▶ **Excerpted passage**
-- -- --
Later in 1919, Left Wing Section, Local New York decided to issue its own weekly newspaper, The New York Communist. Cohen was made business manager of the new paper, which was edited by the celebrated journalist and war correspondent John Reed. Cohen's stint in this capacity was brief, as he stepped down effective with the June 14, 1919, issue, with Ben Gitlow taking over the job.

Later in June 1919, the national Left Wing Section held an organizational Left Wing National Conference in New York City. There Cohen was elected secretary of the governing National Council of this group. Cohen was one of those members of the National Council who sought to avoid a split of the emerging Communist movement by endorsing the convention call issued by the Socialist Party of Michigan and the language federations of the Socialist Party seeking the immediate establishment of a Communist Party of America in Chicago on September 1, 1919. On this matter he came into bitter disagreement with Reed, Gitlow, and other leading members of the Left Wing Section, who sought to fight for control of the Socialist Party at its 1919 Emergency National Convention, slated for August 30 in that same city. This disagreement over tactics led to the formation of two separate organizations: the Communist Party of America (CPA) and the Communist Labor Party of America (CLP), groups which fought each other tooth and nail for the next two years before finally merging their forces permanently in the middle of 1922.

Cohen was elected as a delegate to the founding convention of the CPA in September 1919 and served as a member of the nine-member committee of the convention that wrote the CPA's program. He was also chosen as editor of the organization's official organ, a weekly newspaper published in New York called The Communist.

Cohen was elected a member of the governing Central Executive Committee of the CPA in 1920 and served on the "Executive Council" of that body, which conducted day-to-day operations. He was the organizer for District II for that organization (New York City and environs) from January 1920 onwards, and continued to serve as the editor-in-chief for the organization.
-- -- --
▶ **What you will do**
1 - In the passage on Cohen's early Communist career, why did two separate parties, the CPA and the CLP, come into being? Answer in one to three sentences.
2 - Write the next part of the passage on Cohen's career, picking up after its last sentence.

▶ **Supplied information**
-- -- --
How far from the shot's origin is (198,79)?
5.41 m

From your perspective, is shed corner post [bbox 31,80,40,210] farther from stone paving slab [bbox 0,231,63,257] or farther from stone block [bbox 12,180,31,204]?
-- -- --
▶ **Answers provided**
1 - They formed because of a disagreement over tactics. Cohen and others backed the call to set up a Communist Party of America in Chicago on September 1, 1919. Reed, Gitlow, and other leaders wanted instead to fight for control of the Socialist Party at its Emergency National Convention.

2 -
At the end of 1920, Cohen – an extremely loyal supporter of the Communist International – ran afoul of a majority group in the CPA that sought to delay merger with the successor to the CLP to maximize their factional advantage in a united organization. For his outspoken criticism of the party's disingenuous "unity" strategy, Cohen was stripped of his editorship and expelled from the party on January 16, 1921. The expelled loyalist Cohen was rewarded by the Comintern when its three-man American Agency, given the task by Moscow of forging a unified Communist Party in the USA and developing sister organizations in Mexico and South America, sent Cohen to Argentina to organize the framework of a Communist trade union movement in that country. It is unknown whether Cohen achieved anything in this role.

===Later years===

Cohen seems to have fallen out of the Communist Party's political leadership from that date. He periodically advertised his dentistry services in the party press in ensuing years and resurfaced in 1933 as the head of the Rose Pastor Stokes Testimonial Committee, an offshoot of the Communist Party which held a benefit dinner on her behalf on April 4, 1933, in an effort to raise funds to pay for her treatment for cancer.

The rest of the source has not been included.